Work to be completed
The lines below starting at the line containing "The study included" and ending at the line containing "The researchers used" are to be repeated exactly, with both ends kept and nothing else added.

Records for the exercise
┄┄┄┄┄┄┄┄┄┄┄┄┄┄┄┄┄┄┄┄
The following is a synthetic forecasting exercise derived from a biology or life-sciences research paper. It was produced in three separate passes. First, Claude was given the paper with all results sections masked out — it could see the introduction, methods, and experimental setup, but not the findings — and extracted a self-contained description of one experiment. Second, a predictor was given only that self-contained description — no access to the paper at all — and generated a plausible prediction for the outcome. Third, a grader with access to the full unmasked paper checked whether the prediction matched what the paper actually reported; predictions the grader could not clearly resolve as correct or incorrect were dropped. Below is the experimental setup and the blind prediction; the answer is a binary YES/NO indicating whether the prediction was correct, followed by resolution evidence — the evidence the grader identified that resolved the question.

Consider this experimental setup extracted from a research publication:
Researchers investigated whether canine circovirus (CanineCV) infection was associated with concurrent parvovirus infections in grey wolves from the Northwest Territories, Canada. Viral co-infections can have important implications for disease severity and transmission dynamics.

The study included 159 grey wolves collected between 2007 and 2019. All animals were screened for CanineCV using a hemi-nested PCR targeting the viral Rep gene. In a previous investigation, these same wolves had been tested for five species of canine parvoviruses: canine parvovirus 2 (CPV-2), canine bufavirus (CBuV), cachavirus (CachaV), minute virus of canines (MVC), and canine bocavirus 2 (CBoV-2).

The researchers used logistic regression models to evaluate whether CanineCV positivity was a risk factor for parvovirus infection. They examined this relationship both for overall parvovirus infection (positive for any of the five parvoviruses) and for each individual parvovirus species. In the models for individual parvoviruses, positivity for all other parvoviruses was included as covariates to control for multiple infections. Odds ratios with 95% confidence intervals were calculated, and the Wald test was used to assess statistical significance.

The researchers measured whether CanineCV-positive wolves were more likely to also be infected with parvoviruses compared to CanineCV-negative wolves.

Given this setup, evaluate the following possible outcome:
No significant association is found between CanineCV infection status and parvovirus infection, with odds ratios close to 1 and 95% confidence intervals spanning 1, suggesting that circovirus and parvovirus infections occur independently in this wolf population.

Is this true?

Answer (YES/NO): NO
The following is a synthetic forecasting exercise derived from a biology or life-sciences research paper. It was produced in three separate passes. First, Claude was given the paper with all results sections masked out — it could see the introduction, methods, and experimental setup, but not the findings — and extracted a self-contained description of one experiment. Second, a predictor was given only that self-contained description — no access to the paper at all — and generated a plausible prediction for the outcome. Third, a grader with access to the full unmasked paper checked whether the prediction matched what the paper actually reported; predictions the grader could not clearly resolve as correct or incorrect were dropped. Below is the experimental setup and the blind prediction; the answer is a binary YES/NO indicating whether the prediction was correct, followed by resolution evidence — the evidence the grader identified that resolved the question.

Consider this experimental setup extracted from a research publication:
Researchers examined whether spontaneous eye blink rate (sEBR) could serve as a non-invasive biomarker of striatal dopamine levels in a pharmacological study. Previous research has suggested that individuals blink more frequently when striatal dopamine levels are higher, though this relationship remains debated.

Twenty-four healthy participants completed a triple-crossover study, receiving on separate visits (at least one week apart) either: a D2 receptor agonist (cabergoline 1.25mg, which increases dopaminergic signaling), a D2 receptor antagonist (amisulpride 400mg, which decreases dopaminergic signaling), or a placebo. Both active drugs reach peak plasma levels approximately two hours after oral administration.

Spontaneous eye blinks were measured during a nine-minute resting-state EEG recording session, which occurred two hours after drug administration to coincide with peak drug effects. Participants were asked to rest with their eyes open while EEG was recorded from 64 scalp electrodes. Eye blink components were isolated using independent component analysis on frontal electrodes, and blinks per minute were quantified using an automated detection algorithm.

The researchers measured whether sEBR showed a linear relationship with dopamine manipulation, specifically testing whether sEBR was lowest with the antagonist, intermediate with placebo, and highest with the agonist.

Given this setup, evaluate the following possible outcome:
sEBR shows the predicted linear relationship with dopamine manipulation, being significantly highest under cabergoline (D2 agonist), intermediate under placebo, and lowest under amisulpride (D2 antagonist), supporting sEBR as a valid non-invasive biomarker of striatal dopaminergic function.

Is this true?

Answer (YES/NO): YES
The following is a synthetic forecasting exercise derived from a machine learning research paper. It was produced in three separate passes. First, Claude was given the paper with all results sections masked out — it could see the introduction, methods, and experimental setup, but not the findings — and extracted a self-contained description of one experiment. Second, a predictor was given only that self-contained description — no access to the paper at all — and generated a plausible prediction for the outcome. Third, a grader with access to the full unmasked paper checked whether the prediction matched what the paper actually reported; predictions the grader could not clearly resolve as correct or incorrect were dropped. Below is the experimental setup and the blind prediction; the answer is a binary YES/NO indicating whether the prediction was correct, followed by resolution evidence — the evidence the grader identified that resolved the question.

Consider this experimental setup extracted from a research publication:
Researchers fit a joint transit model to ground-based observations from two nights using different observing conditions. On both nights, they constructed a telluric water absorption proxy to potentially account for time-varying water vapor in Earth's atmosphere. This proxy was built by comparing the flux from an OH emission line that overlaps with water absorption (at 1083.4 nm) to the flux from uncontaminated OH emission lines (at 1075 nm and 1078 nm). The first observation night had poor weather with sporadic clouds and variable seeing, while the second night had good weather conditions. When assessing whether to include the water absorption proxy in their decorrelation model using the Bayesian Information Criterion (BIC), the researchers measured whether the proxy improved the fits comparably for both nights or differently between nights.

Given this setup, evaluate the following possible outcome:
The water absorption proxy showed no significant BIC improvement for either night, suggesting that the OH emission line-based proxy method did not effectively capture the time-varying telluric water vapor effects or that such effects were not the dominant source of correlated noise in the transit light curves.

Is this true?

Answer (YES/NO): NO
┄┄┄┄┄┄┄┄┄┄┄┄┄┄┄┄┄┄┄┄
Response to the exercise
The study included 159 grey wolves collected between 2007 and 2019. All animals were screened for CanineCV using a hemi-nested PCR targeting the viral Rep gene. In a previous investigation, these same wolves had been tested for five species of canine parvoviruses: canine parvovirus 2 (CPV-2), canine bufavirus (CBuV), cachavirus (CachaV), minute virus of canines (MVC), and canine bocavirus 2 (CBoV-2).

The researchers used logistic regression models to evaluate whether CanineCV positivity was a risk factor for parvovirus infection. They examined this relationship both for overall parvovirus infection (positive for any of the five parvoviruses) and for each individual parvovirus species. In the models for individual parvoviruses, positivity for all other parvoviruses was included as covariates to control for multiple infections. Odds ratios with 95% confidence intervals were calculated, and the Wald test was used to assess statistical significance.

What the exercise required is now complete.